Aqui está a resposta de Rowe:
"Não
importa quantos conjuntos da forma "Ex sofre de DTMd" estejam dentro
do escopo do operador de possibilidade, a adição de qualquer número de outros
conjuntos não pode fazer com que a conjunção resultante não seja logicamente
possível. Sendo assim, podemos concluir que ◊ [Toda essência (criatural) sofre
de DTMd]."
O argumento
de Rowe aqui é o seguinte: suponha que existam infinitas proposições da forma ◊
(Ex sofre de DTMd). Então, para infinitas essências, ◊ (E1 sofre de DTMd
& E2 sofre de DTMd & E3 sofre de DTMd & . . . & En sofre de DTMd
& . . .). Portanto, ◊ (Toda essência (criatural) sofre de DTMd).
O que devemos
concluir deste argumento? Bem, isto é verdade: dada a Plenitude Intramundana, a
segunda inferência é obviamente inválida. Isso porque a possibilidade de que
infinitas essências sofram de DTMd (premissa de Rowe) é compatível com a
Plenitude Intramundana, e a Plenitude Intramundana implica que não é possível
que toda essência criatural sofra de DTMd (a negação da conclusão de Rowe). De
fato, a versão forte da Plenitude Intramundana implica tanto que infinitas
essências sofrem de DTMd quanto que infinitas essências não sofrem de DTMd.

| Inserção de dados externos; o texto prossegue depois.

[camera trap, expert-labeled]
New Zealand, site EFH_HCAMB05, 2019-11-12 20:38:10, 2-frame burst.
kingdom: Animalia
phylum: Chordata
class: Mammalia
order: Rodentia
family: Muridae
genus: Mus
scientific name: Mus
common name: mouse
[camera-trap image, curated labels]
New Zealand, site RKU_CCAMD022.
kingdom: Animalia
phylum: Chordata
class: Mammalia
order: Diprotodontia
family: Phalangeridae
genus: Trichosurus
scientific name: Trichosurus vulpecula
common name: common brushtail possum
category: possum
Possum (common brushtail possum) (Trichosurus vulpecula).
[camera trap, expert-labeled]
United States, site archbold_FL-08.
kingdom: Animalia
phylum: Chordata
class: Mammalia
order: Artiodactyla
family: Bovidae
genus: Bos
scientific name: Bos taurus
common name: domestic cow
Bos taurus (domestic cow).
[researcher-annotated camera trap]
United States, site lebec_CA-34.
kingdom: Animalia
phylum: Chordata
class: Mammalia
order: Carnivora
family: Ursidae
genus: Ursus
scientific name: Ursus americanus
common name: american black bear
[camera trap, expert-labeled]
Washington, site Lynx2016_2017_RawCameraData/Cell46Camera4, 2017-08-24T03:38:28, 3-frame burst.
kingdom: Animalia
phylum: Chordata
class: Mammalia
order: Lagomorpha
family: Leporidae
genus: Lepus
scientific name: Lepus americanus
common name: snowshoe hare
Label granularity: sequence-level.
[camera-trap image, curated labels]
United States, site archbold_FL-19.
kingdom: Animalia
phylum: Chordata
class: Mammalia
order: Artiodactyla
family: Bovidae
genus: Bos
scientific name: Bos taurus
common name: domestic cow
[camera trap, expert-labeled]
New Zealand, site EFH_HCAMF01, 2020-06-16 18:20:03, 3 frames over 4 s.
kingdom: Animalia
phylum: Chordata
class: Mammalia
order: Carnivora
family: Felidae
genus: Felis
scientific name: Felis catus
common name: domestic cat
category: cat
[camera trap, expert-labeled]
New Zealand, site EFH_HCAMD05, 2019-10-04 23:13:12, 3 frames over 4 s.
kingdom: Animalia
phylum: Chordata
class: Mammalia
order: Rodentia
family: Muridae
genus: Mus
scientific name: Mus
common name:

Portanto, a segunda inferência de Rowe é válida apenas na suposição de que a Plenitude
Intramundana representa imprecisamente a distribuição de contrafactuais de
liberdade para as essências. Rowe não tem direito a essa suposição, no entanto;
ele não está em posição de dizer que a Plenitude Intramundana é imprecisa.
Plantinga
argumenta contra S de maneira semelhante. Ele escreve:
"Seja
{E} o conjunto de essências e escolha qualquer essência E* específica que você
goste. Se (S) for verdadeiro, então
Necessariamente,
se nenhum dos membros de {{E}-E*} desfruta de STMd, então E* desfruta de STMd.
Mas isso
parece paradoxal. E*, é claro, não desfruta essencialmente de STMd; mas então
por que o fato de essas outras essências não desfrutarem de STMd implicaria que
E* desfruta? O que o fato de elas terem ou não essa propriedade tem a ver com o
fato de E* tê-la ou não?" (Plantinga 2009, 187–188)
Do ponto de
vista da Plenitude Intramundana (a versão forte), nada aqui é o mínimo
paradoxal, visto que, desse ponto de vista, {E} tem infinitos membros que
desfrutam de STMd, e portanto {{E}-E*} tem infinitos membros que também
desfrutam de STMd. Portanto, do ponto de vista da Plenitude Intramundana, o
antecedente da condicional que Plantinga nos pede para considerar é impossível,
isto é, é impossível que "nenhum dos membros de {{E}-E*} desfrute de STMd".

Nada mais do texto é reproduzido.